# Me-108



## kasper (Sep 5, 2006)

Taken at a recent show in Ireland. Not as sharp as it should have been - came out of nowhere and I just pointed and clicked


----------



## FLYBOYJ (Sep 5, 2006)

Very nice!


----------



## evangilder (Sep 5, 2006)

Cool!


----------



## DerAdlerIstGelandet (Sep 5, 2006)

Cool nice pics.


----------



## Gnomey (Sep 5, 2006)

Nice pics!


----------



## Wurger (Sep 6, 2006)

Nice shots!


----------



## HealzDevo (Jan 28, 2007)

Very nice for a photo that you had to point and click rapidly. Also nice photo galleries mate.


----------



## the lancaster kicks ass (Jan 31, 2007)
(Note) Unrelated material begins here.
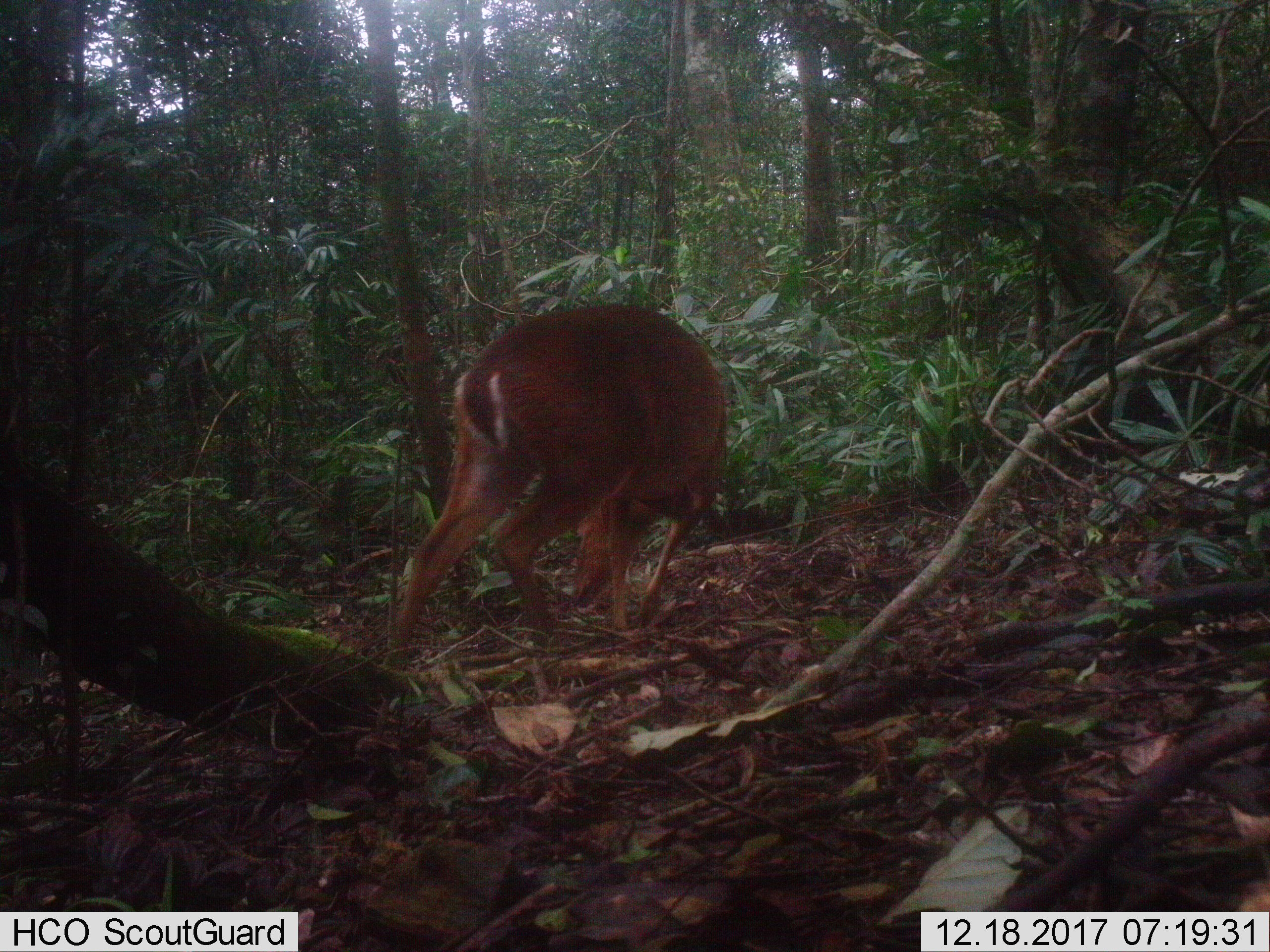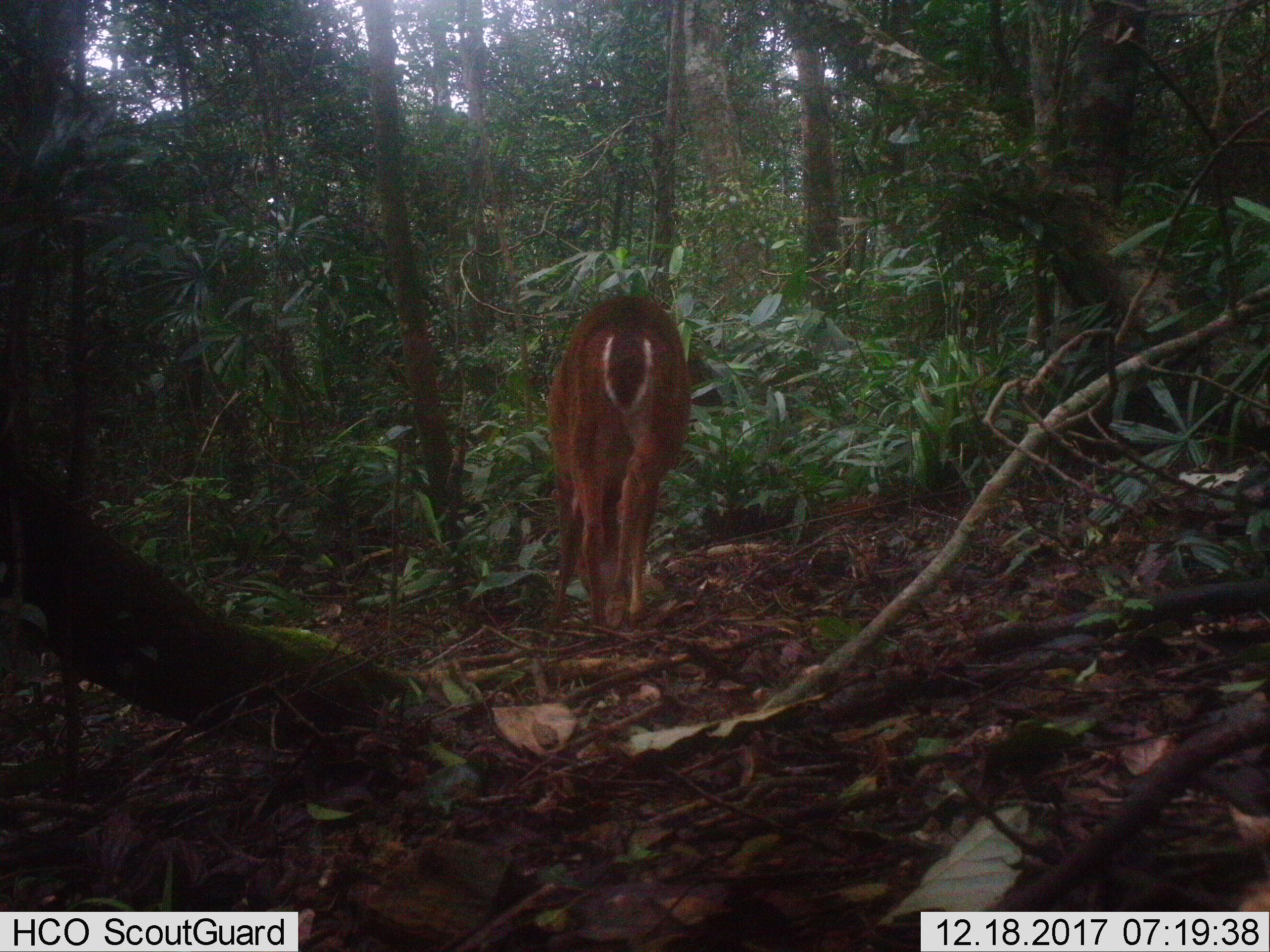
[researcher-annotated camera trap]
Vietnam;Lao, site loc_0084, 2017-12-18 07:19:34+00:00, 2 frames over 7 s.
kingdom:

are you standing on some sort of cliff looking out over the ocean for that first pic? looks very low over the sea!


----------



## HealzDevo (Feb 6, 2007)

Yes, good question that one. Is it some sort of hill or something that you are standing on to take it? I once confused one of those that was static for a Bf-109 display in a photo. It didn't name it and so I thought that the size discreptancy was just the angle of the photo...


----------



## [email protected] (Jul 13, 2007)

Here's one of my Uncle Max with a captured Me108 in, probably Spring of '45. 
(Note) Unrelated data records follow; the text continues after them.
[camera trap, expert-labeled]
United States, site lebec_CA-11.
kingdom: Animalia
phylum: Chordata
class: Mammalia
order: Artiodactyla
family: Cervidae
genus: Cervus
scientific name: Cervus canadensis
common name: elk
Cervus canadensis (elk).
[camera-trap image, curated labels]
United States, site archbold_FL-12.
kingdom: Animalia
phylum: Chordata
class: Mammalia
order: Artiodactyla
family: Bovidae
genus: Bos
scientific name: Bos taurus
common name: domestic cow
A little off topic, but my Uncle Max was a Major with the 8th Armored Division, as a liason / recon pilot. He was killed in December '45 when his plane crashed in the Austrian mountains during a snow storm. His body wasn't located until a few years later, having been frozen intact in the cockpit just as he was when he crashed. Buried in Tidioute, PA.


----------



## Njaco (Jul 13, 2007)

Nice story and pic Rylie.

and nice pics kasper. Do you know anything more about it, where from, etc?


----------



## Graeme (Jul 13, 2007)

Nice photos..of an original Messerschmidt Bf 108 or some form of French Nord Pingouin?


----------



## outremerknight (Jul 14, 2007)

Nice pictures. Sometimes, any picture is better than none. But you did a good job Kasper


----------



## Njaco (Jul 16, 2007)

Definately a Taifun.


----------



## HoHun (Jul 17, 2007)

Hi Njaco,

>Definately a Taifun.

Hm, how do you tell? At least the engine is not the original air-cooled inverted V, but a horizontally opposed engine. The Nords mostly had inverted single-row inline engines, I believe.

Regards,

Henning (HoHun)


----------



## Njaco (Jul 19, 2007)

HoHun, you are correct! I became confused with the codes.

thought this...

Airliners.net Photos: Germany - Air Force Messerschmitt Bf 108 Taifun

was this....

Airliners.net Photos: Untitled Nord 1002 Penguin

I thought the engine looked to be the Argus inverted V instead of the French 6 cyl. as quoted from Messerschmitt Bf-108 Taifun ... but I missed a few things..
"_Production of the Bf 108 continued in France after the war as the Nord 1001 Pingouin I (Penguin). These were made using left over German airframes and parts and, as the Argus engines were unavailable due to the factories being destroyed, had a French built, six cylinder, 233 hp Renault 6Q-11 engine installed. Once the supply of surplus parts was exhausted, SNCAN began work on building aircraft from new as the 230 hp Renault 6Q-10 powered Nord 1002 Pingouin II. Most of these ended up being used by the French military. The surviving Me 208 (which had been redesignated the Nord 1100 Noralpha by this stage) was developed into the Renault 6Q-10 powered Nord 1101 Ramier I (Woodpigeon) and then the Renault 6Q-11 powered Nord 1102 Ramier II. Again, many of this type ended up with the French military. Two further types were to come out of SNCAN but were only used for powerplant testing; these were the N1104 Noralpha with a 240 hp Potez 6Dba engine and the N1110 Nord-Astazou with a Turboméca Astazou turboshaft engine. By the time production finally ended, SNCAN had produced a further 285 aircraft in addition to those built during the war_."

Oh well!


----------



## Graeme (Jul 20, 2007)

The French 'reproduced' a number of German designs. The Nords, as above and the SIPAs, for another example, were based on the Arado 296/396. You'll see one of these at the start of the movie, 'The Eagle Has Landed.'
(They also produced the Focke Wulf Fw 190A-5 as the SNCAC NC 900)


----------



## Graeme (Jul 30, 2007)

Then there are aircraft that try to imitate German lineage.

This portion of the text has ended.